SVM Classification - minimum number of input sets

2019-02-07 09:52发布

问题:

I'm trying to build an app to detect images which are advertisements from the webpages. Once I detect those I`ll not be allowing those to be displayed on the client side.

From the help that I got on this Stackoverflow question, I thought SVM is the best approach to my aim.

So, I have coded SVM and an SMO myself. The dataset which I have got from UCI data repository has 3280 instances ( Link to Dataset ) where around 400 of them are from class representing Advertisement images and rest of them representing non-advertisement images.
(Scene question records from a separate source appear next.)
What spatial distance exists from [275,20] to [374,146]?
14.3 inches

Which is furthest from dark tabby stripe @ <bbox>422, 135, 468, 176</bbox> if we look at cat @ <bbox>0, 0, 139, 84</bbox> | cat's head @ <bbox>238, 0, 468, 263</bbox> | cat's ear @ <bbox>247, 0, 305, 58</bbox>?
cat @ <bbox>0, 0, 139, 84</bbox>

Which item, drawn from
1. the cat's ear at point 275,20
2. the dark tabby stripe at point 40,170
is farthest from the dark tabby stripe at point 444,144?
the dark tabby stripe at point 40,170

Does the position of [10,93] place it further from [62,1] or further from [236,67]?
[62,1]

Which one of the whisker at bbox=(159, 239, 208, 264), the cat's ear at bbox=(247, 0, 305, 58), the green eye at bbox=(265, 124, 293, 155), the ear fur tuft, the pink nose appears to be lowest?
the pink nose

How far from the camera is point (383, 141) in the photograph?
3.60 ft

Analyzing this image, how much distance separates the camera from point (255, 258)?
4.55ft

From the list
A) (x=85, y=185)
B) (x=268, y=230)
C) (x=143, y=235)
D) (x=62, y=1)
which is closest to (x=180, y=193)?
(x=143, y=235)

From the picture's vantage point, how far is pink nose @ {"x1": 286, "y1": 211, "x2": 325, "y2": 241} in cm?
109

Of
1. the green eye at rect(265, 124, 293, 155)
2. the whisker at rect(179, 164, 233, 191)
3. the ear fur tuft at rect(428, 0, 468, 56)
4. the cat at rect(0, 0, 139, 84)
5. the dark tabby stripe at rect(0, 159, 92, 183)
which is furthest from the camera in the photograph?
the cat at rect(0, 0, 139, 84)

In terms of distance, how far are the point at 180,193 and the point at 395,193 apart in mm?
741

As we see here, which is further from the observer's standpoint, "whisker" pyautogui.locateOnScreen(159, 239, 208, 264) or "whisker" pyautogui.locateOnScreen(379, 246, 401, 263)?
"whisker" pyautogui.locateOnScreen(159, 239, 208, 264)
Right now I'm taking the first 2800 input sets and training the SVM. But after looking at the accuracy rate I realised that most of those 2800 input sets are from non-advertisement image class. So I`m getting very good accuracy for that class.

So what can I do here? About how many input set shall I give to SVM to train and how many of them for each class?

Thanks. Cheers. ( Basically made a new question because the context was different from my previous question. Optimization of Neural Network input data )


Thanks for the reply. I want to check whether I`m deriving the C values for ad and non-ad class correctly or not. Please give me feedback on this.

Or you u can see the doc version here.

You can see graph of y1 eqaul to y2 here

and y1 not equal to y2 here

回答1:

There are two ways of going about this. One would be to balance the training data so it includes an equal number of advertisement and non-advertisement images. This could be done by either oversampling the 400 advertisement images or undersampling the thousands of non-advertisement images. Since training time can increase dramatically with the number of data points used, you should probably first try undersampling the non-advertisement images and create a training set with the 400 ad images and 400 randomly selected non-advertisements.

The other solution would be to use a weighted SVM so that margin errors for the ad images are weighted more heavily than those for non-ads, for the package libSVM this is done with the -wi flag. From your description of the data, you could try weighing the ad images about 7 times more heavily than the non-ads.



回答2:

The required size of your training set depends on the sparseness of the feature space. As far as I can see, you are not discussing what image features you have chose to use. Before you can train, you need to to convert each image into a vector of numbers (features) that describe the image, hopefully capturing the aspects that you care about.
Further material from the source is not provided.